Segregation and freedom: please share your story
I am a Jewish Brazilian legal american resident. I come from a long lineage of extremely hard working, strong survivors from Eastern Europe. My dad flee communist Hungary with his parents when he was 7 years old. They went to Brazil looking for the land of opportunity, and peace. My mom, born in extreme poverty in Poland, also flee that communist country with her parents and two sisters, at age 13 (photo above is my mom to the right and her two sisters). They chose Brazil because there they had the only relatives that were still alive, after World War II.
I was born in Brazil and learned from a young age that segregation creates more of the same. The Jewish community in Sao Paulo, of roughly 200,000 when I lived there (a small fraction of the 20 million Sao Paulo inhabitants) kept non-Jews out and casted the ones in the community who married outside the religion. And, there was within the community segregation because of social status. Because I lived in a poor part of the city, I was casted out too. Have you read The Bluest Eye by Toni Morrison? In sum, this powerful book is a reflection on the deep, and almost too subtle layers of segregation that exists within same races. It isn’t just about being a certain race – being ugly, poor and physically disabled sets us apart from others too. The point is, that regardless of the religion or color we were born into, we are still largely responsible for how we create, or enable segregation.
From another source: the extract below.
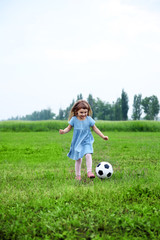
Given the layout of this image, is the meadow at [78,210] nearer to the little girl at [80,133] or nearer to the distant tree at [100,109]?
the little girl at [80,133]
I came to the US with a dream – dreaming of TRUE freedom. I dreamt of freedom of expression, non-judgement, inclusiveness, peace. And, like many 18 year old immigrant, I had to work twice as hard to get into the best schools, and graduate with honors. I saw first hand at home that being an immigrant has its challenges, and that if we want to make it work, we have to work hard. I chose a safe career path, as an engineer and architect, and after close to 16 years, I was given my green card, based on my career and achievements. That search for freedom took years off my life. Every step of the way, every new Visa request, every new application toward the Green Card would bring a deep wave of emotions – what if I am not allowed in anymore? I would stress every time I left the US, even with all my papers in order, taxes paid on time, and great resume, I felt largely dependent on immigration officers at the border, deciding on my fait. I also saw first hand that by being white, blond and blue eyed I was rarely sent to the immigration rooms at airports, but saw many sent there, with like papers, but different looks.
What is freedom to you?
Freedom to me is being able to come and go. Is being able to choose a career and make a living doing what I love. Freedom is also being of service, and today, to me, freedom is setting an example of non-judgement and inclusiveness to my daughter, and the next generation.
I am writing a small piece of my own story and I am urging others to do the same. No one is purely American. We all got here from some place. Some of us are here for a few generations, others, like me, are the first to arrive. But I think that we can all agree, what makes this country amazing is its diversity. And, what most of us have come here to find, is FREEDOM.
Let’s rise together so that neither of these two things, diversity and freedom, gets robed from anyone of us.